NEW YORK: Barclays Plc has failed to persuade a U.S. appeals court to unwind a class action lawsuit accusing the British bank of defrauding shareholders about its private “dark pool” trading platforms.
Monday’s decision by the 2nd U.S. Circuit Court of Appeals in New York lets investors in Barclays’ American depository shares sue as a group despite a legal error by the judge who certified the class action. The appeals court called that error “harmless.”
Class actions can allow plaintiffs to recover more money than if forced to sue individually.
Jeremy Lieberman, a lawyer for the Barclays plaintiffs, said the 3-0 decision reflects the “common sense” idea that investors in widely traded securities be allowed to sue collectively.
Barclays spokeswoman Kerrie Cohen declined to comment. The defendants also include former Chief Executives Robert Diamond and Antony Jenkins, and William White, former head of equities electronic trading at Barclays Capital.
Dark pools were designed to let people quietly trade shares before investors in the broader market could bet against them.
They said the truth came out when New York Attorney General Eric Schneiderman sued the bank on June 25, 2014, causing its share price to fall 7.4 percent the next day.
In January 2016, Barclays admitted wrongdoing and agreed to pay US$70 million to settle dark pool claims by Schneiderman and the U.S. Securities and Exchange Commission.
Writing for the appeals court, Circuit Judge Christopher Droney said a class action was proper because the Barclays investors “directly linked” their damages to the stock price decline resulting from Schneiderman’s lawsuit.
“Investors were concerned with lack of management honesty and control” because such problems “could result in considerable costs,” he wrote. “Thus, the regulatory action and any ensuing fines were a part of the alleged harm the plaintiffs suffered.”
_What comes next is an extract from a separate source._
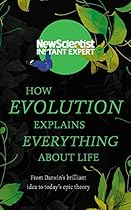 How Evolution Explains Everything About Life: From Darwin&rsquo;s brilliant idea to today&rsquo;s epic theory (Instant Expert)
Droney agreed with Barclays that U.S. District Judge Shira Scheindlin, who granted class-action status in February 2016, misapplied a U.S. Supreme Court precedent addressing investors’ reliance on information a defendant failed to disclose.
But he said the error was harmless because Scheindlin could presume reliance on Barclays’ alleged misstatements under a different Supreme Court precedent.
Scheindlin left the bench last year for private practice.
The case is Waggoner et al v Barclays Plc et al, 2nd U.S. Circuit Court of Appeals, No. 16-1912.